EXCERPT:
*-*-*
Reed Elsevier will also look to become a client of Reed Elsevier Ventures' portfolio companies, creating a potentially big revenue stream for them. "The sweet spot," Noble said, "will be where the relationship can work both ways."
Reed Elsevier Ventures has gained instant credibility, especially among the European dot-com set, for having hired Noble, who is especially well-known among London's tightknit VC community. Prior to joining Reed Elsevier Ventures, she was CEO of eVentures Ltd.'s U.K. branch, the joint venture between News Corp. and Softbank Corp.
Primedia's Kagan, a b-to-b publishing vet who also has been active in VC for years, brings a similar degree of credibility to Primedia Ventures. Though bullish on Primedia Ventures' future, Kagan said b-to-b publishers should tread carefully into the VC space, especially given current market conditions. "The dot-com world is rife with failures," he said.
Kagan said he doesn't expect publishers to make investments at a fast clip. "There is cyclical caution," he said. "You've got to step more carefully. A year ago, it was 'give me a deal, any deal.' Today, that is more tempered."
Cahners is among the b-to-b publishers taking a tempered approach to investing. The New York-based Reed Elsevier subsidiary recently led a $37.5 million investment in e-procurement company PartMiner Inc. It is one of only a handful of VC investments it has made.
"Cahners makes strategic investments only when it is helpful in creating a strategic alliance," said CEO Marc Teren.
*-*-*
Text-to-region grounding data:
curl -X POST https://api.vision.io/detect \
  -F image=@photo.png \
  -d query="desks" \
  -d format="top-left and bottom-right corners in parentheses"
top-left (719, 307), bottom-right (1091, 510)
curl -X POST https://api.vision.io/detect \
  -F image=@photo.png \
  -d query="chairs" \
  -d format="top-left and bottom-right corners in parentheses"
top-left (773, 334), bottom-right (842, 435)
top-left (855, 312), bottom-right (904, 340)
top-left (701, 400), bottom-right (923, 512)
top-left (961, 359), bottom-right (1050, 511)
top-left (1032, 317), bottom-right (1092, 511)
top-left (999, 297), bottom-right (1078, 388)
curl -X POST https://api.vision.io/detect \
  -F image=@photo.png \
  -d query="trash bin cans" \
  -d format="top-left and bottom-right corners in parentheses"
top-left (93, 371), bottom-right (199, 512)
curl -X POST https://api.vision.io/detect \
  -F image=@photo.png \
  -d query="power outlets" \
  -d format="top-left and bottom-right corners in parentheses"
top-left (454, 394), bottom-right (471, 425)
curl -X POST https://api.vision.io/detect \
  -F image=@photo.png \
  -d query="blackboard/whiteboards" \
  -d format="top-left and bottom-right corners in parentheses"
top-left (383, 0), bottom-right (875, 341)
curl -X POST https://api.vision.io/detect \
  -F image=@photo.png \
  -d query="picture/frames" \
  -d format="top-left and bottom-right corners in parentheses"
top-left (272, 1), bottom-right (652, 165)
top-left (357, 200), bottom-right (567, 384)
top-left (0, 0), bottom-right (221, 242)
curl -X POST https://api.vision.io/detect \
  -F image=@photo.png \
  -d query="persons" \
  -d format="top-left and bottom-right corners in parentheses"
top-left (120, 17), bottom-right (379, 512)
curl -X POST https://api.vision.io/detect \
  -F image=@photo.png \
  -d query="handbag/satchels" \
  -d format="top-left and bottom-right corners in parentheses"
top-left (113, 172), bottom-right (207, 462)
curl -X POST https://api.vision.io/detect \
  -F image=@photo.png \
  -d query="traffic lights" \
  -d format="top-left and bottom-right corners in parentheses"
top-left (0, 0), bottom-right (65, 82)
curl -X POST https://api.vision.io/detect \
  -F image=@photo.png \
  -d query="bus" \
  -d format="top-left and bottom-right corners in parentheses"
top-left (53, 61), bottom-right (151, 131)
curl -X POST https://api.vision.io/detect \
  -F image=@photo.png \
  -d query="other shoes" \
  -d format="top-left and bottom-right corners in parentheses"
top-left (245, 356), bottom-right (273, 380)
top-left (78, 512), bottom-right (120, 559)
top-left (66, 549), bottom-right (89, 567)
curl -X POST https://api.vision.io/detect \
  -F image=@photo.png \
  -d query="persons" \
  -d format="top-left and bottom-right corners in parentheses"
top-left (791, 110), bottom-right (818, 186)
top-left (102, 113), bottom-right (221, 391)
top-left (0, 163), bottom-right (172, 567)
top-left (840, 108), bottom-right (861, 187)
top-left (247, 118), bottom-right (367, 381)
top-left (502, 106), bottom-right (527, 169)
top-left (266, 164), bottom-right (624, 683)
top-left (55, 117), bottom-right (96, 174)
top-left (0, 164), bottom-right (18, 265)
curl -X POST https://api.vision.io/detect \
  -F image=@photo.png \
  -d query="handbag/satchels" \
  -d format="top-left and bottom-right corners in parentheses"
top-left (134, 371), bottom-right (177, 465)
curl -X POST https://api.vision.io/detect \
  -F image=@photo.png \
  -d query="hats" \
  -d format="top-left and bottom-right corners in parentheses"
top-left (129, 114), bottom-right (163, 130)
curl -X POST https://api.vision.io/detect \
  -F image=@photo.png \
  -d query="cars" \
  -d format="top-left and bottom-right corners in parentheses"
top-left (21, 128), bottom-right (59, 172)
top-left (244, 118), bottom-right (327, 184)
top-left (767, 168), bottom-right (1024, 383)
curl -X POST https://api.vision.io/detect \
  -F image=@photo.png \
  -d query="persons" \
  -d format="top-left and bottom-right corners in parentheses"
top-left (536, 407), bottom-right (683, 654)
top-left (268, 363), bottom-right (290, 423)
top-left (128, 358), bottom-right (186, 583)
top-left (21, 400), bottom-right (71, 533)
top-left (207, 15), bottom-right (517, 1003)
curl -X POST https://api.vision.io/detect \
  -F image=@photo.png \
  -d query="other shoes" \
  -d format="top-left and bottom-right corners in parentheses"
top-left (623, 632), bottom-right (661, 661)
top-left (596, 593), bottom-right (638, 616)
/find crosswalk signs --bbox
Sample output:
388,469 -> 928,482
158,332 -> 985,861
*-*-*
ACTIVITY:
List every person named in the excerpt about publishers' venture capital arms.

ANSWER BOX:
Noble
Kagan
Marc Teren